Piazza P, Comoretto M, Lutman M
Servizio di Radiologia, USL 11, Ospedale Civile di Pordenone.
Radiol Med. 1994 Mar;87(3):235-9.
Acute orbital infection, which is usually secondary to sinusitis, requires prompt diagnosis and timely treatment to prevent the infection from spreading and to avoid severe complications, such as osteomyelitis, orbital and cerebral abscesses, meningitis and cavernous sinus thrombophlebitis. Fifteen young patients with orbital cellulitis were examined: they were 13 men and 2 women, whose mean age was 23 years, with orbital cellulitis secondary to fronto-ethmoidal sinusitis (10 cases), to maxillary sinusitis (4 cases) and to craniofacial trauma (1 case). On the basis of CT findings the patients were divided into two groups according to whether the inflammatory process involved the preseptal (4 cases) or the postseptal (11 cases) space; postseptal cellulitis was classified as orbital cellulitis and subperiosteal abscesses.
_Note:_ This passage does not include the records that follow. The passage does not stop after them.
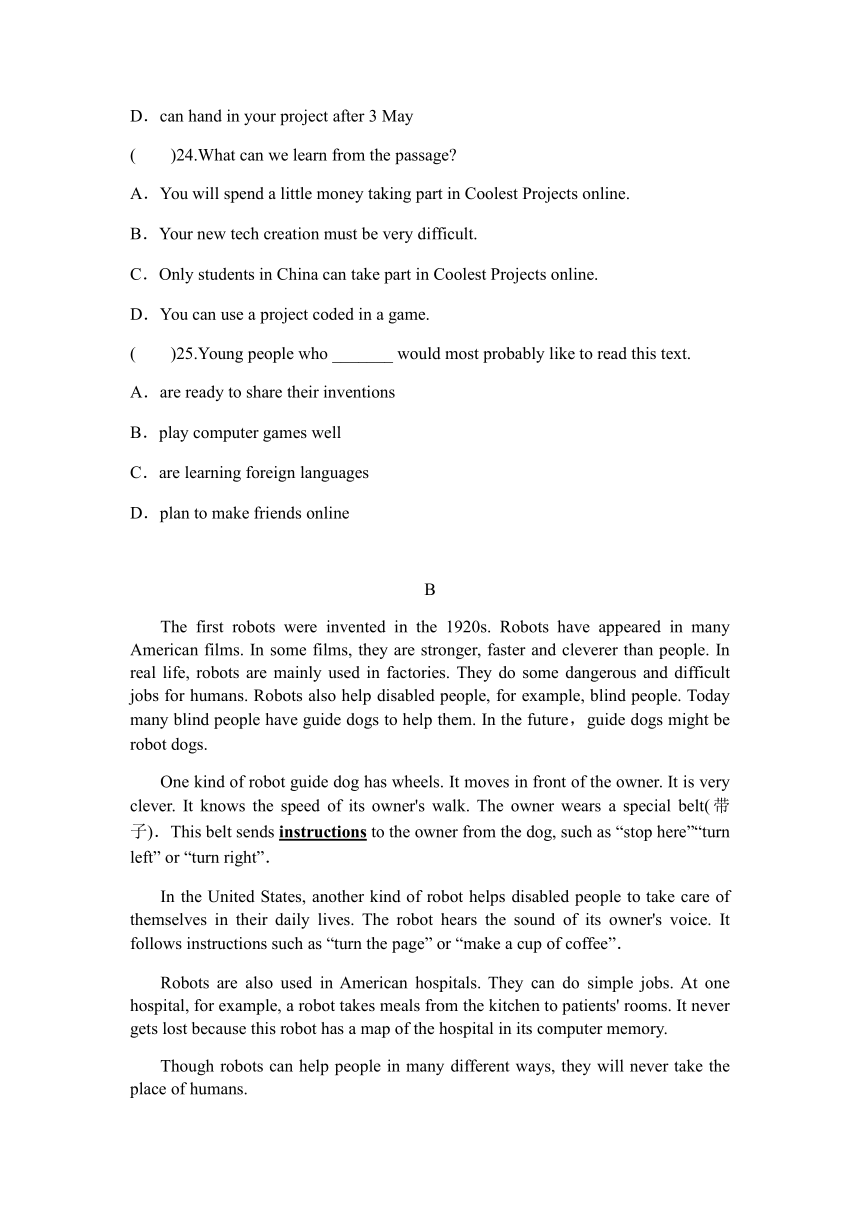 D．can hand in your project after 3 May

(　　)24.What can we learn from the passage?

A．You will spend a little money taking part in Coolest Projects online.

B．Your new tech creation must be very difficult.

C．Only students in China can take part in Coolest Projects online.

D．You can use a project coded in a game.

(　　)25.Young people who _______ would most probably like to read this text.

A．are ready to share their inventions

B．play computer games well

C．are learning foreign languages

D．plan to make friends online

B

The first robots were invented in the 1920s. Robots have appeared in many American films. In some films, they are stronger, faster and cleverer than people. In real life, robots are mainly used in factories. They do some dangerous and difficult jobs for humans. Robots also help disabled people, for example, blind people. Today many blind people have guide dogs to help them. In the future，guide dogs might be robot dogs.

One kind of robot guide dog has wheels. It moves in front of the owner. It is very clever. It knows the speed of its owner's walk. The owner wears a special belt(带子)．This belt sends instructions to the owner from the dog, such as “stop here”“turn left” or “turn right”.

In the United States, another kind of robot helps disabled people to take care of themselves in their daily lives. The robot hears the sound of its owner's voice. It follows instructions such as “turn the page” or “make a cup of coffee”.

Robots are also used in American hospitals. They can do simple jobs. At one hospital, for example, a robot takes meals from the kitchen to patients' rooms. It never gets lost because this robot has a map of the hospital in its computer memory.

Though robots can help people in many different ways, they will never take the place of humans.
The site of the inflammatory process must always be accurately located because orbital septum integrity does affect treatment choice, which in our series was medical in preseptal cellulitis and always surgical in subperiosteal abscess. After describing the CT patterns of cellulitis and its possible complications, the authors emphasize the role of CT as the method of choice to confirm clinical diagnosis and to demonstrate the site, the extent and the complications of acute orbital cellulitis.
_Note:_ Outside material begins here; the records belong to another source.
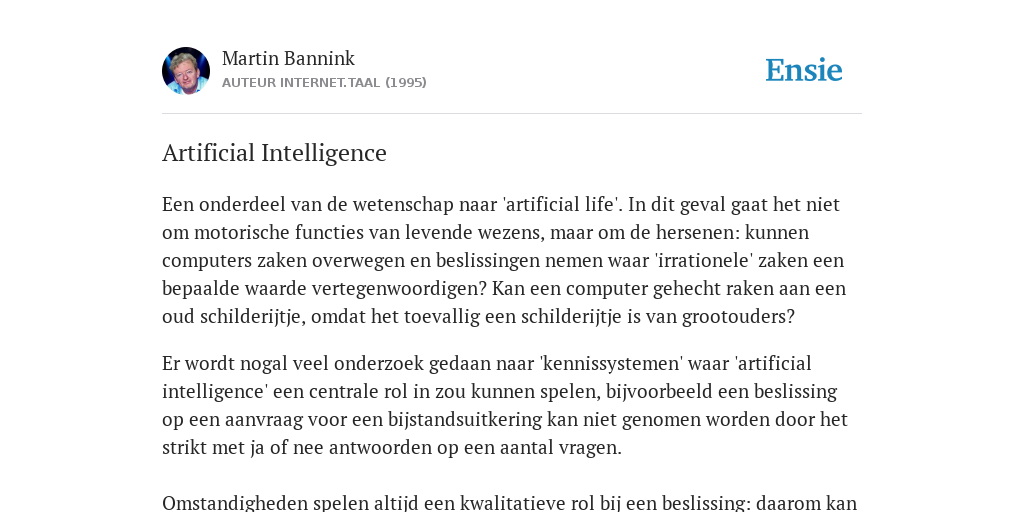 Martin Bannink
AUTEUR INTERNET.TAAL (1995)

Ensie

Artificial Intelligence

Een onderdeel van de wetenschap naar 'artificial life'. In dit geval gaat het niet om motorische functies van levende wezens, maar om de hersenen: kunnen computers zaken overwegen en beslissingen nemen waar 'irrationele' zaken een bepaalde waarde vertegenwoordigen? Kan een computer gehecht raken aan een oud schilderijtje, omdat het toevallig een schilderijtje is van grootouders?

Er wordt nogal veel onderzoek gedaan naar 'kennissystemen' waar 'artificial intelligence' een centrale rol in zou kunnen spelen, bijvoorbeeld een beslissing op een aanvraag voor een bijstandsuitkering kan niet genomen worden door het strikt met ja of nee antwoorden op een aantal vragen.

Omstandigheden spelen altijd een kwalitatieve rol bij een beslissing: daarom kan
急性眼眶感染通常继发于鼻窦炎,需要及时诊断和治疗,以防止感染扩散并避免严重并发症,如骨髓炎、眼眶和脑脓肿、脑膜炎及海绵窦血栓性静脉炎。对15例眼眶蜂窝织炎的年轻患者进行了检查:其中男性13例,女性2例,平均年龄23岁,眼眶蜂窝织炎继发于额筛窦炎(10例)、上颌窦炎(4例)和颅面外伤(1例)。根据CT表现,患者根据炎症过程是否累及眶隔前间隙(4例)或眶隔后间隙(11例)分为两组;眶隔后蜂窝织炎分为眼眶蜂窝织炎和骨膜下脓肿。必须始终准确确定炎症过程的部位,因为眶隔完整性确实会影响治疗选择,在我们的系列研究中,眶隔前蜂窝织炎采用药物治疗,骨膜下脓肿则始终采用手术治疗。在描述了蜂窝织炎的CT表现及其可能的并发症后,作者强调CT作为确诊临床诊断以及显示急性眼眶蜂窝织炎的部位、范围和并发症的首选方法的作用。